2010-06-11 15:30:1710 lat temu grupa komandosów została skazana przez sąd wojskowy za przestępstwo, którego nie popełnili. Wkrótce potem uciekli z więzienia o zaostrzonym rygorze do podziemi Los Angeles. Poszukiwani przez rząd utrzymują się do dzisiaj jako najemnicy. Jeżeli masz problem, nikt nie może ci pomóc i jesteś w stanie ich odnaleźć, możesz zwrócić się do... "Drużyny A"!

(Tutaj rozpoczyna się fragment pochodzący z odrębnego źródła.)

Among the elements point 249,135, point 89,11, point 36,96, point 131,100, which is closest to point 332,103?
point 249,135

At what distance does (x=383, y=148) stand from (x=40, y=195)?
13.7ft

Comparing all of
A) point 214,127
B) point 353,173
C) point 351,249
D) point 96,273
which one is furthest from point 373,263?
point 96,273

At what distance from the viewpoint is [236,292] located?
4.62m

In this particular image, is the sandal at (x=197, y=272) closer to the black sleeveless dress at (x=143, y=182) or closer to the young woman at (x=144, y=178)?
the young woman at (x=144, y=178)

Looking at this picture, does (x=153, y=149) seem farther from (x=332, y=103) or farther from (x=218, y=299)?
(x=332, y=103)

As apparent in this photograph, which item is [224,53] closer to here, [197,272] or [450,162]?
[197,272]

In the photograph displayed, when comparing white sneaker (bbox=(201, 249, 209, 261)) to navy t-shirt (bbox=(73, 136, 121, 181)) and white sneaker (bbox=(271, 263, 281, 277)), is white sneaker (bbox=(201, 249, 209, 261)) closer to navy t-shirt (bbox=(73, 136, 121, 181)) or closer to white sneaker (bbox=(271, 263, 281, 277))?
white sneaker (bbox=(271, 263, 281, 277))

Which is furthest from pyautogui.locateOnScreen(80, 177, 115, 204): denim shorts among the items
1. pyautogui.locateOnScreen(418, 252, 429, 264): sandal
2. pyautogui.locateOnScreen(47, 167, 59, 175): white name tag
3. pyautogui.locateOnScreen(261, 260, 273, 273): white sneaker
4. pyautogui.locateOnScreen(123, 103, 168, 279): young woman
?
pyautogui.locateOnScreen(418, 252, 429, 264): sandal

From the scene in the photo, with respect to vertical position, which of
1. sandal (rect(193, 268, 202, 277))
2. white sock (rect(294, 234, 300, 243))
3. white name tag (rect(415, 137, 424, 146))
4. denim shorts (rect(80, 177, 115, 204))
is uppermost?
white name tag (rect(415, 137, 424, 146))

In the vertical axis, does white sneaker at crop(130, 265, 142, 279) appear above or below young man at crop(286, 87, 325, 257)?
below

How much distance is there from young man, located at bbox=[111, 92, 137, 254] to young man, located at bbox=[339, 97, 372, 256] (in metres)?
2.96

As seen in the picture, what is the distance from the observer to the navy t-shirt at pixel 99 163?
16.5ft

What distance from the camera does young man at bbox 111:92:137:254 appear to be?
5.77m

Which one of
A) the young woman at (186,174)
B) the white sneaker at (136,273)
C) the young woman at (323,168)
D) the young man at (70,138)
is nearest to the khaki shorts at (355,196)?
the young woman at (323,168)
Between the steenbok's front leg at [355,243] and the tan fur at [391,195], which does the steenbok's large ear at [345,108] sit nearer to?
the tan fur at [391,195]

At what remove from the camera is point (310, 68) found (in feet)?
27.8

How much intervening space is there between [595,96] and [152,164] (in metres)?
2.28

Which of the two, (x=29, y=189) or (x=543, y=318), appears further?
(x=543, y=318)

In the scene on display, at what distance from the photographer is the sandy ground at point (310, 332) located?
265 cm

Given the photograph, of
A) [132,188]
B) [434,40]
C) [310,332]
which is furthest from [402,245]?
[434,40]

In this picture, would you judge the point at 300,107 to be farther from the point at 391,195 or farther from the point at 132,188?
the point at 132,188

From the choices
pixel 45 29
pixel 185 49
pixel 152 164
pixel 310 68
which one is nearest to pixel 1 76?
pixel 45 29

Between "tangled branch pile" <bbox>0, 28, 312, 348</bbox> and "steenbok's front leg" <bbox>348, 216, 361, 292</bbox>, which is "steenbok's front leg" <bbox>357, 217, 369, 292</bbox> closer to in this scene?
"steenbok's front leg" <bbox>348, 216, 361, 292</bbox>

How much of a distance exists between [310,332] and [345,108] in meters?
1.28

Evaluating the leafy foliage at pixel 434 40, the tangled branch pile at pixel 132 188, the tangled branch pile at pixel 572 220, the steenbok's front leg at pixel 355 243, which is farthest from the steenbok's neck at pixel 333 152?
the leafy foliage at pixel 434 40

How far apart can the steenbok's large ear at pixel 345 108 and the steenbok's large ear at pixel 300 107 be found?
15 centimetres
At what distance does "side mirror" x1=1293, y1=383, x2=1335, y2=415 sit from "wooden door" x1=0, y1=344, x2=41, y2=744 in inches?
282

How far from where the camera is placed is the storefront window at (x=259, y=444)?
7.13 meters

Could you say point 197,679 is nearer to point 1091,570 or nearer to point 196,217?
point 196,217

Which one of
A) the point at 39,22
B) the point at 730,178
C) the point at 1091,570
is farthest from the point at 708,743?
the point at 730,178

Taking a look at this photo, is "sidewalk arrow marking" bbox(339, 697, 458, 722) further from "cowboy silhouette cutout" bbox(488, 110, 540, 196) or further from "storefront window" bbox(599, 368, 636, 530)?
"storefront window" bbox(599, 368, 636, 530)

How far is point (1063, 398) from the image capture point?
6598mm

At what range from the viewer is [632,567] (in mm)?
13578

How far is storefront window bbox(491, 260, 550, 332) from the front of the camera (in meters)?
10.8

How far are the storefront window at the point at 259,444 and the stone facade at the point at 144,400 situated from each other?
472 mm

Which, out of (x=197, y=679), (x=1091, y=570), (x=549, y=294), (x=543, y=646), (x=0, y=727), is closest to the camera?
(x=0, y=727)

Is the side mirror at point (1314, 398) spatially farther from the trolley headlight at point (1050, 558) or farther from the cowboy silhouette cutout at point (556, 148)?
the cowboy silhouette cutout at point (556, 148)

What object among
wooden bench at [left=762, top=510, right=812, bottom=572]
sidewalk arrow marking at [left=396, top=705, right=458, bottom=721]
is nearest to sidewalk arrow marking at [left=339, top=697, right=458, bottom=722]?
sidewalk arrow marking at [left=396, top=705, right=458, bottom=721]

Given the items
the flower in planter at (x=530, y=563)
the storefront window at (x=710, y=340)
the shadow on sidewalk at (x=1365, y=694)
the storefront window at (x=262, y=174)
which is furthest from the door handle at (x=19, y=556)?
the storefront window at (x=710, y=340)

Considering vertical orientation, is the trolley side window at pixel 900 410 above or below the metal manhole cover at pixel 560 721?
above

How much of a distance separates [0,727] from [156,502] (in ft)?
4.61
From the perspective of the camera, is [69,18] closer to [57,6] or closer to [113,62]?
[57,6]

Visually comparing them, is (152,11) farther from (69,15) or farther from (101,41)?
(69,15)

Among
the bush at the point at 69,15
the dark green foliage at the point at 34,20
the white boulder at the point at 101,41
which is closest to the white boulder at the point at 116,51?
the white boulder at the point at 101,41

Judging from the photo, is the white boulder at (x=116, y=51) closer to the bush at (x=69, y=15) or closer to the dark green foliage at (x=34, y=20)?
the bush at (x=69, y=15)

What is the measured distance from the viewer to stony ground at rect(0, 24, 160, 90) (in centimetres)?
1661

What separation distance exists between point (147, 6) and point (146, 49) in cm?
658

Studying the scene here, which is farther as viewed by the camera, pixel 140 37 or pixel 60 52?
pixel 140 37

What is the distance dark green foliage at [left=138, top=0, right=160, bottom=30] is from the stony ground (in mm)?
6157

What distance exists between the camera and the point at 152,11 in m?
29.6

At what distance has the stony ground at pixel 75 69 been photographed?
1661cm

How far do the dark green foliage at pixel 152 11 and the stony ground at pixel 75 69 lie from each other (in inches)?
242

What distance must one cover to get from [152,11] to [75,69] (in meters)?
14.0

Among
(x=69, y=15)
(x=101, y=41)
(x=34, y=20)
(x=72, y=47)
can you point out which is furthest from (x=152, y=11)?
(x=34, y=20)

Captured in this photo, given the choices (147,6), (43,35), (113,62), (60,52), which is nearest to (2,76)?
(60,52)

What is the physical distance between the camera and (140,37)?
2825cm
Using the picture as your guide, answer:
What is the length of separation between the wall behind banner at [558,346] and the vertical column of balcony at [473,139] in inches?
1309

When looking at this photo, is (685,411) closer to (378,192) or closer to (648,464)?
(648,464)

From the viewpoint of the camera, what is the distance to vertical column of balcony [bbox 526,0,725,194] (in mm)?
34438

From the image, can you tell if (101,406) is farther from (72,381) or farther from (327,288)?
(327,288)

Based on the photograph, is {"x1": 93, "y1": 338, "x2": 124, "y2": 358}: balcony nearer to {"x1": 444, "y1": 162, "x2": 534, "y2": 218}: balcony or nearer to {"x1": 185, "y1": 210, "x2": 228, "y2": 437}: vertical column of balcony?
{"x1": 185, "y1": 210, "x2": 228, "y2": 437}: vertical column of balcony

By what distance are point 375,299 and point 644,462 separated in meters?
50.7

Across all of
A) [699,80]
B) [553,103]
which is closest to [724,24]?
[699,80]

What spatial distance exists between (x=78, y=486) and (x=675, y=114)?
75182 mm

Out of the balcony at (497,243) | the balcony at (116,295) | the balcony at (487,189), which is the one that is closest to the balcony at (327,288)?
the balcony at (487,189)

"Drużyna A" to bez wątpienia jeden z obowiązkowych punktów naszych wspomnień i rzeczorów z lat 90. Niektórzy nazywają go nawet "ikoną kultury masowej z łatwo rozpoznawalną czołówką, muzyką oraz bardzo charakterystycznymi, wyrazistymi głównymi bohaterami". Serial oglądał każdy, mimo że wszystkie odcinki miały tę samą fabułę. Ale nie o w tym chodziło, tylko o trudne do wytłumaczenia szefostwo gatunkowego miksu sensacji i komedii.
(Uwaga! Spoilery!)
Nasi bohaterowie na samym początku zazwyczaj dowiadują się, że jest sprawa do załatwienia. Drużyna jest jednak niepełna, bo Murdock znowu siedzi w psychiatryku, skąd trzeba go uwolnić. Potem okazuje się, że lecimy samolotem, więc trzeba uśpić Murzyna, bo nie lubi latać. Docieramy do osoby, która potrzebuje naszej pomocy, ale nie mamy broni. W składzie mamy jednak czterech MacGyverów, tylko że oni robią wszystko za pomocą palnika, podczas gdy Angus (kto pamiętał, że MacGyver miał tak na imię?) miał znacznie większe pole manewru! Hannibal następnie wymyśla plan i uzbrojeni podjeżdżamy swoim kultowym czarnym furgonem, aby rozprawić się z miejscowymi watażkami.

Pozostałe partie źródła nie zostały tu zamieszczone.